Quizá por no ser un país demasiado proclive a las guerras, no son muy frecuentes los ejemplos de cine bélico danés, pero el año pasado fueron dos las películas con distintas contiendas de fondo que llegaron a los festivales de cine desde allí, las dos tendentes a mostrar la complejidad y los grises de sus protagonistas: Land of mine y A war. La segunda, dirigida por Tobias Lindholm y nominada a Mejor Película de Habla No Inglesa en la última edición de los Óscar, llegó la semana pasada a cines y seduce como solo lo hace el cine que nos coloca ante dilemas morales en los que no hay opción buena y ante héroes caídos intrínsecamente honestos y empáticos y enfrentados a contextos que ponen a prueba su virtud.

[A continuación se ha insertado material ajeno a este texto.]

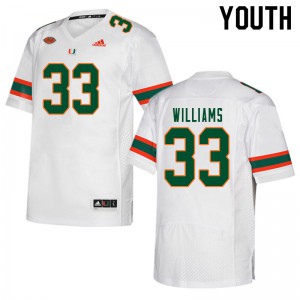 Youth Miami #33 Chantz Williams White High School Jerseys 161327-265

Rodada con un tono cercano al del documental y de constante mesura, A War propone una visión coral de la experiencia de la guerra. Se refiere a la de Afganistán, lo que nos acerca en el tiempo a la narración y sus actores, pero los debates morales y los problemas a los que se enfrentan sus personajes, en primera línea, en la retaguardia o esperando a su soldado en el hogar, son seguramente comunes a los de cualquier conflicto.
La originalidad de A War consiste en alternar el relato del comandante, formal y comprensivo, trasladado a Afganistán para, ante todo, garantizar la seguridad de los civiles; el de sus compañeros de rango inferior, jóvenes hasta entonces ajenos a la violencia y vencidos por la ansiedad y la visión de la sangre; y el de su familia (mujer y tres hijos pequeños) en Dinamarca, esperando llamadas que no siempre llegan y haciendo frente -ella, en soledad- al cuidado de unos niños no siempre fáciles cuya añoranza del padre se manifiesta, a veces, como hostilidad al mundo.
Pero el climax de la película llega cuando, en un incidente de guerra común, un enfrentamiento a un grupo de talibanes que acaba de asesinar a una familia, este comandante pide, en defensa de los suyos y cumpliendo el instinto primario de supervivencia, el ataque aéreo a una zona civil, ataque que causa once víctimas, niños incluidos. Esa decisión rápida, tomada desde el deseo de proteger a un soldado herido especialmente débil y desde la pulsión de no morir, le enfrenta a un juicio, en su país, en el que tiene que decidir entre decir la verdad e ir a la cárcel, separándose nuevamente de sus niños, estos sí vivos, o mentir afirmando que identificó al enemigo antes de ordenar el bombardeo, y salvarse y a la vez salvarlos. Libra entonces una nueva batalla consigo mismo, debiendo elegir entre sinceridad y conveniencia, y después otra más en un juicio en el que se ha de absolver o condenar ese impulso primario de sobrevivir y de salvar al compañero.
Pero, y aquí llega seguramente uno de los mayores aciertos de Lindholm, absuelto o culpable por la justicia, el comandante, que no es de los que tienden a la autocomplacencia por más que otros los salven, tendrá que emprender después del juicio el camino para absolverse o no a sí mismo: no podrá evitar acordarse de los pies de niños afganos sin vida al contemplar los de uno de sus hijos dormido y pensará en el escenario hostil que dejó atrás forzosamente cuando oiga una sirena. No sabemos si la absolución finalmente llega.